▼▼▼
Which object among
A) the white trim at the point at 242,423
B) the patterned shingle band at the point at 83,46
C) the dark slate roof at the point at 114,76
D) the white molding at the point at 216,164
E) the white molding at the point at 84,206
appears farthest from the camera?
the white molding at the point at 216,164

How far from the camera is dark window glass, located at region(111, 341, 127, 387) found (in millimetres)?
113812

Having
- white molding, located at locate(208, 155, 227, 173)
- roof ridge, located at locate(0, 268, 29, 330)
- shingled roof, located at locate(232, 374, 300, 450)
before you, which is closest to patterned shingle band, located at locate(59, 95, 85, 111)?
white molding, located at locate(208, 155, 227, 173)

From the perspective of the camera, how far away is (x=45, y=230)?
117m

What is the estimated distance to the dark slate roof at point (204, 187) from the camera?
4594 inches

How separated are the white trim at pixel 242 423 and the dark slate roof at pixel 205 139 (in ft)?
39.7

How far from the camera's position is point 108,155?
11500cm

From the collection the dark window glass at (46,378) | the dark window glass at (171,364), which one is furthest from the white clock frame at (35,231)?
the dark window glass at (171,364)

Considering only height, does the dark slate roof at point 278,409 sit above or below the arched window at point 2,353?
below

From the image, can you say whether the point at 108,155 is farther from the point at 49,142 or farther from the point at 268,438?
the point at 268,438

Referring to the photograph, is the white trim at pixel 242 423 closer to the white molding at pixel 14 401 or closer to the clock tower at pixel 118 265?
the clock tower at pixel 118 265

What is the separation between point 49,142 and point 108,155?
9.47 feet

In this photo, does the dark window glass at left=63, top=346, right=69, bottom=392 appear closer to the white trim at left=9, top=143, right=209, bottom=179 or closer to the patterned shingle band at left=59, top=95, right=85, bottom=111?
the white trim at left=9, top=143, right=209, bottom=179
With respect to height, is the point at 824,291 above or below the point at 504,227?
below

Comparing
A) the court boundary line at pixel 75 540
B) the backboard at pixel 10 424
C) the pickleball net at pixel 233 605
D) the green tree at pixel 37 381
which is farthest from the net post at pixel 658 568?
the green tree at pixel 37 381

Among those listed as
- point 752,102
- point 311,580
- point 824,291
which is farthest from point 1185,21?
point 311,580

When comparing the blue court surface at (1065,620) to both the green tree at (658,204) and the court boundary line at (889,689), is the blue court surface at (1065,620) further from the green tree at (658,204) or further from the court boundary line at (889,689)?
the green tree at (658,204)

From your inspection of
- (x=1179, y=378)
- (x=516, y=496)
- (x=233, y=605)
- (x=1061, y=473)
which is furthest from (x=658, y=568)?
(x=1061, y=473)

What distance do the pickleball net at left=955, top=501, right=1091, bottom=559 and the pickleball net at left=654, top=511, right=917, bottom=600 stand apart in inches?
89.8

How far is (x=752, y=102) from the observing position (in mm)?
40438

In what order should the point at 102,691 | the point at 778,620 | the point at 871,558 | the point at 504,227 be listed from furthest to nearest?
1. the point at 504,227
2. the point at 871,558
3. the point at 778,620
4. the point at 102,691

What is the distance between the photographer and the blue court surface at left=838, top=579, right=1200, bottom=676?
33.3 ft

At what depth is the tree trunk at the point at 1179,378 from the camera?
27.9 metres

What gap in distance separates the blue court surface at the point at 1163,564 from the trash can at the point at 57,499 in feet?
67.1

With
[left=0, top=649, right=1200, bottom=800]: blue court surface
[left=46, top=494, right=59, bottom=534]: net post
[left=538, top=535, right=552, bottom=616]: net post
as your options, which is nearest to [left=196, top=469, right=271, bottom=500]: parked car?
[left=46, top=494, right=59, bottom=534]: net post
▲▲▲
Instruction:
The whole listing above needs to be written out again exactly.

Final result:
Which object among
A) the white trim at the point at 242,423
B) the patterned shingle band at the point at 83,46
C) the dark slate roof at the point at 114,76
D) the white molding at the point at 216,164
E) the white molding at the point at 84,206
appears farthest from the camera?
the white molding at the point at 216,164

How far from the camera is dark window glass, located at region(111, 341, 127, 387) found (in millimetres)?
113812

Having
- white molding, located at locate(208, 155, 227, 173)
- roof ridge, located at locate(0, 268, 29, 330)
- shingled roof, located at locate(232, 374, 300, 450)
before you, which is closest to patterned shingle band, located at locate(59, 95, 85, 111)?
white molding, located at locate(208, 155, 227, 173)

From the perspective of the camera, how far away is (x=45, y=230)?
117m

What is the estimated distance to the dark slate roof at point (204, 187) from the camera?
4594 inches

How separated are the white trim at pixel 242 423 and the dark slate roof at pixel 205 139 (in ft)?
39.7

How far from the camera's position is point 108,155?
11500cm

From the collection the dark window glass at (46,378) | the dark window glass at (171,364), which one is furthest from the white clock frame at (35,231)?
the dark window glass at (171,364)

Considering only height, does the dark slate roof at point 278,409 sit above or below the arched window at point 2,353?
below

From the image, can you say whether the point at 108,155 is farther from the point at 49,142 or farther from the point at 268,438?
the point at 268,438

Referring to the photograph, is the white trim at pixel 242 423 closer to the white molding at pixel 14 401 or closer to the clock tower at pixel 118 265?
the clock tower at pixel 118 265

What is the separation between point 49,142 and point 108,155?
9.47 feet

In this photo, does the dark window glass at left=63, top=346, right=69, bottom=392 appear closer to the white trim at left=9, top=143, right=209, bottom=179 or closer to the patterned shingle band at left=59, top=95, right=85, bottom=111?
the white trim at left=9, top=143, right=209, bottom=179
With respect to height, is the point at 824,291 above or below the point at 504,227?
below

Comparing
A) the court boundary line at pixel 75 540
B) the backboard at pixel 10 424
C) the pickleball net at pixel 233 605
D) the green tree at pixel 37 381
which is farthest from the net post at pixel 658 568?
the green tree at pixel 37 381

Among those listed as
- point 752,102
- point 311,580
- point 824,291
which is farthest from point 1185,21?
point 311,580

When comparing the blue court surface at (1065,620) to both the green tree at (658,204) and the court boundary line at (889,689), is the blue court surface at (1065,620) further from the green tree at (658,204) or further from the court boundary line at (889,689)?
the green tree at (658,204)

From your inspection of
- (x=1179, y=378)
- (x=516, y=496)
- (x=233, y=605)
- (x=1061, y=473)
which is furthest from (x=658, y=568)?
(x=1061, y=473)

What distance do the pickleball net at left=955, top=501, right=1091, bottom=559 and the pickleball net at left=654, top=511, right=917, bottom=600 stand apart in inches?
89.8

How far is (x=752, y=102) from the observing position (in mm)?
40438

In what order should the point at 102,691 | the point at 778,620 | the point at 871,558 | the point at 504,227 be listed from furthest to nearest?
1. the point at 504,227
2. the point at 871,558
3. the point at 778,620
4. the point at 102,691

What is the distance between the photographer and the blue court surface at left=838, top=579, right=1200, bottom=676?
33.3 ft

At what depth is the tree trunk at the point at 1179,378 from the camera?
27.9 metres

What gap in distance separates the blue court surface at the point at 1163,564 from the trash can at the point at 57,499 in feet?
67.1

With
[left=0, top=649, right=1200, bottom=800]: blue court surface
[left=46, top=494, right=59, bottom=534]: net post
[left=538, top=535, right=552, bottom=616]: net post
as your options, which is nearest to [left=196, top=469, right=271, bottom=500]: parked car?
[left=46, top=494, right=59, bottom=534]: net post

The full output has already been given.